You recommend not living in large cities or in industrial areas. But over 30% of the world population lives in large cities of over one million inhabitants. The feeling is of being trapped ...

The problem is there. Numerous teams are working on the link between change in our environment and pathologies, such as those of Ana Soto and Carlos Sonnenheim in Boston, in the field of endocrine disruptors, and those of epidemiologists Richard Clapp, also in Boston, and Lennart Hardell in Sweden, in pesticides and electromagnetic fields. But despite cries of alarm, policies are slow to develop. Look at the work of the biologist Barbara Demeneix at the Museum of Natural History in Paris, on the links between the ultra-rapid increase in the frequency of neurobehavioral disorders (including autism, hyperactivity, attention disorders ...) and exposure to certain diffuse chemical pollutions. And it is only the emerging tip of erosion of cognitive abilities of new generations, as a result of exposure to heavy metals, synthetic chemicals (Losing our minds. How Environmental Pollution Impairs Human Intelligence and Mental Health, ed.Oxford University Press, the French translation is forthcoming). This is not gray literature as they say. For now, no one cares, but there will one day be a price to pay.
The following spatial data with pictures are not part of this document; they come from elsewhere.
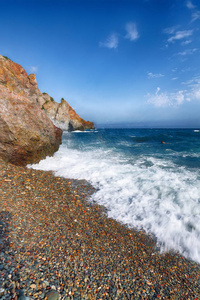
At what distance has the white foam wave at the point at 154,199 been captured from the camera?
4633 millimetres

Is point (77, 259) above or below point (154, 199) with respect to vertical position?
above

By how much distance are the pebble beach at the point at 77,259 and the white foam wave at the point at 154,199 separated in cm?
56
So what do we do ? There is first, individual attitude: when a ship is sinking, try to get out as best one can, and children first! Anyone can change a number of behaviors, lifestyles. Whenever possible, eat organic, ensure that your teen-aged child does not sleep with their cell phone under the pillow, or never uses their mobile phone in the car or train because the intensity of the electromagnetic field is multiplied ...
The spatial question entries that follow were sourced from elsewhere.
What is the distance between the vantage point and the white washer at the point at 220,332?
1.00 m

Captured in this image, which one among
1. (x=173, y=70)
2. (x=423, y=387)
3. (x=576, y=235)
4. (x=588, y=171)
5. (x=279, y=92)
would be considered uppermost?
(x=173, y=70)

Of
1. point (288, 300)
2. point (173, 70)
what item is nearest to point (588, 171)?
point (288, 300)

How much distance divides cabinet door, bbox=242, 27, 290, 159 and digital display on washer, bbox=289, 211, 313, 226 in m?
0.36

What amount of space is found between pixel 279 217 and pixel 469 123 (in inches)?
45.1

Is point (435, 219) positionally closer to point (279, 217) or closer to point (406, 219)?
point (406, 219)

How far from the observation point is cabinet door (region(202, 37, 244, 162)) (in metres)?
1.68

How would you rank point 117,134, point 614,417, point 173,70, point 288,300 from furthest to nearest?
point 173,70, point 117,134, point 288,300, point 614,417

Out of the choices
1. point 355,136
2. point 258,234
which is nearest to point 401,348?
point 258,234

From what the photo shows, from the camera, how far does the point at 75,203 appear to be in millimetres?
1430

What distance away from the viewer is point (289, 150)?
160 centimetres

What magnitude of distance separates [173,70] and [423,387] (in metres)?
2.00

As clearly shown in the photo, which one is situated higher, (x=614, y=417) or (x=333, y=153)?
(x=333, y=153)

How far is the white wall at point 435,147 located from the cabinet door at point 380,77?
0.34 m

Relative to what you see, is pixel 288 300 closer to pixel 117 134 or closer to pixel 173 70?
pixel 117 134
But what about health policy?

The fight continues to convince the medical and scientific bodies, and policy. We have even less choice that the scientific data are essential.  Read the programs of candidates for the upcoming presidential elections, none speaks of health! The issue remains totally hidden ... And yet, it is a policy of environmental prevention that must be put in place.

You define yourself as an environmentalist doctor?
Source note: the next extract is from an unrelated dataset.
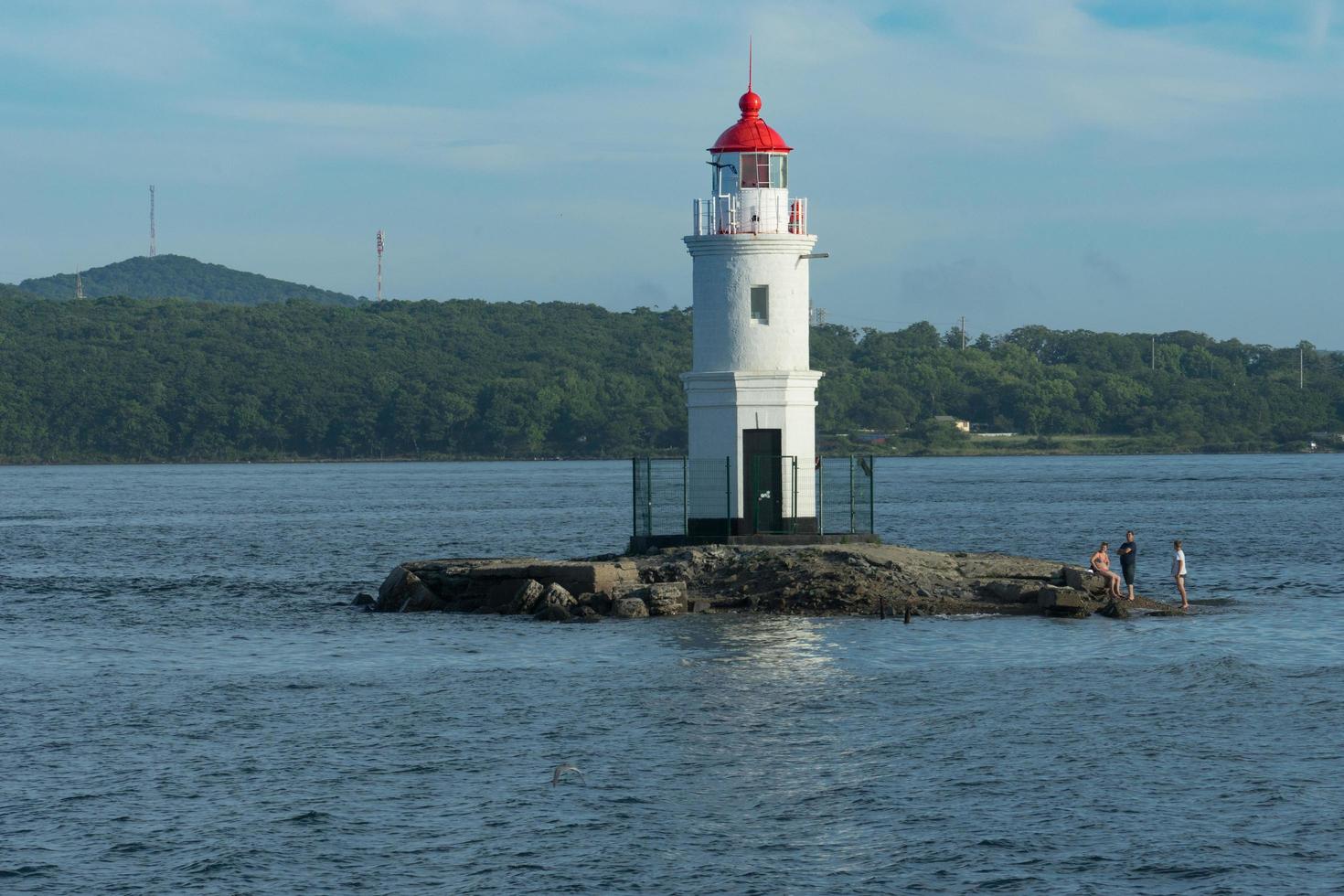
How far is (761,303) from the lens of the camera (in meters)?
37.2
My master is still Hippocrates, who was the first environmentalist doctor, with his famous treatise on water, air and places, which recognizes that diseases depend on the environment in which people live. The second figure whom I worship is Pasteur, who was a chemist, but who contributed to medicine more than any doctor.  For him, unlike Claude Bernard whom I also admire, diseases come from the external environment since they are caused by the pathogens in it, and also depend on the terrain, that is to say, resilience of the organism once it is contaminated. Bruno Latour has also beautifully evoked the environmentalism of Pasteur by questioning the role of medical ecology "what mysterious ecology connects the fate of infectious diseases to that of industrial societies and what biology could be cultivated enough to use the laws of that ecology? "[In the preface of a book by René Dubos, Louis Pasteur, Free Lance of Science, ed.Discovery 1995, Ed]. [Translator's note:  we could not find an English translation of this quote, « quelle mystérieuse écologie relie le destin des maladies infectieuses à celui des sociétés industrielles et quelle biologie serait assez cultivée pour tirer les lois de cette écologie-là ? »]

Should not this ecology become the foundation of medicine? I have four consultations in environmental medicine per week, with a book filled with a whole year of appointments for patients awaiting a clinical examination. I am convinced that this new discipline, environmental medicine, a predictive and preventive medicine (unlike contemporary medicine, which treats pathological effects, i.e. when cell damage is already detectable) that I practice and teach, and has supporters in the United States and Germany, will expand.

Translator's note (Editor of "Towards Better Health"): from Google translation, where mostly grammatical errors have been corrected.